GRATEFUL REMEMBRANCE OF THE PAST
When we reflect on our past we can all agree on what a wonderful gift Religious Life has been for the Church. Every one of our Congregations has been heir to a history of rich charisms. Through them we see the hand of God calling individuals to follow Jesus intimately and to incarnate the Gospel in a unique and particular way. This brings to mind a wonderful anecdotal story told by the Jesuit James Martin, which I think perfectly, illustrates the nature of our charisms:
A Franciscan, a Dominican, and a Jesuit are celebrating Mass together when the lights suddenly go out in the church. The Franciscan praises the chance to live more simply and to conserve resources. The Dominican gives a learned homily on how God brings light to the world, and the Jesuit goes to the basement to replace the fuses.
Charisms as you can see are that unique slant or highlight of a particular Gospel value that each Congregation offers to the Church. And our charisms have been rich and enriching.
Like a seed, which becomes a tree, each Institute grew and stretched out its branches inviting more and more life within itself. It did this by taking leaps of faith against all human odds, enduring deprivations and sacrifices of great cost and demanding of its members a self-sacrificing love, which did not count the personal cost.
Our ministries were fruitful in actualizing the healing presence of Jesus–the prophetic Jesus, the teacher Jesus, the miracle worker Jesus.
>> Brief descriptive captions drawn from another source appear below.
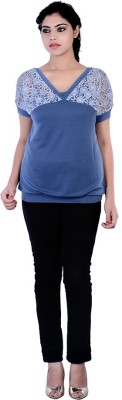 Divaz Fashion Casual, Party Short Sleeve Solid Women's Blue Top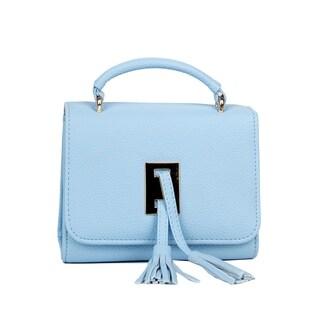 Xehar Womens Fashion Purse ToteHandbag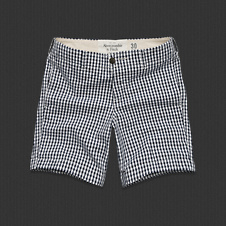 Mens Shaw Pond Shorts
Jesus who reached out to the poor and marginalized. Through us Jesus walked our earth healing the sick, teaching the ignorant, comforting the afflicted and carrying out the entire spectrum of the spiritual and corporal works of mercy. There was no obstacle too great to be overcome and through faith and courage wonders were achieved!
Continuing to look to our past, we can clearly see the vision, hopes and dreams of our Founders and Foundresses reaching fulfillment. Yes, our past has been honorable. However, reflecting on and celebrating our past is only one dimension of this Year of Consecrated Life, one that can be misunderstood and used to just ‘rest on our laurels’. Just clinging to the past as in the sense of yearning and longing for the ‘good old days’ can be paralyzing and counter-productive, and we see this when we look to the story of the Exodus in the Scriptures. Remember how Israel longed to turn back and return to the fleshpots of Egypt? If they had returned there they would never have experienced their liberation from slavery or the miracles of the manna and quail. The same could and may happen to us if we indulge in setting our past upon a pedestal and worshipping it. Somewhat like the apostles who were looking up to the heavens as Jesus ascended until they were given their marching orders to come down from the mountain and get to work.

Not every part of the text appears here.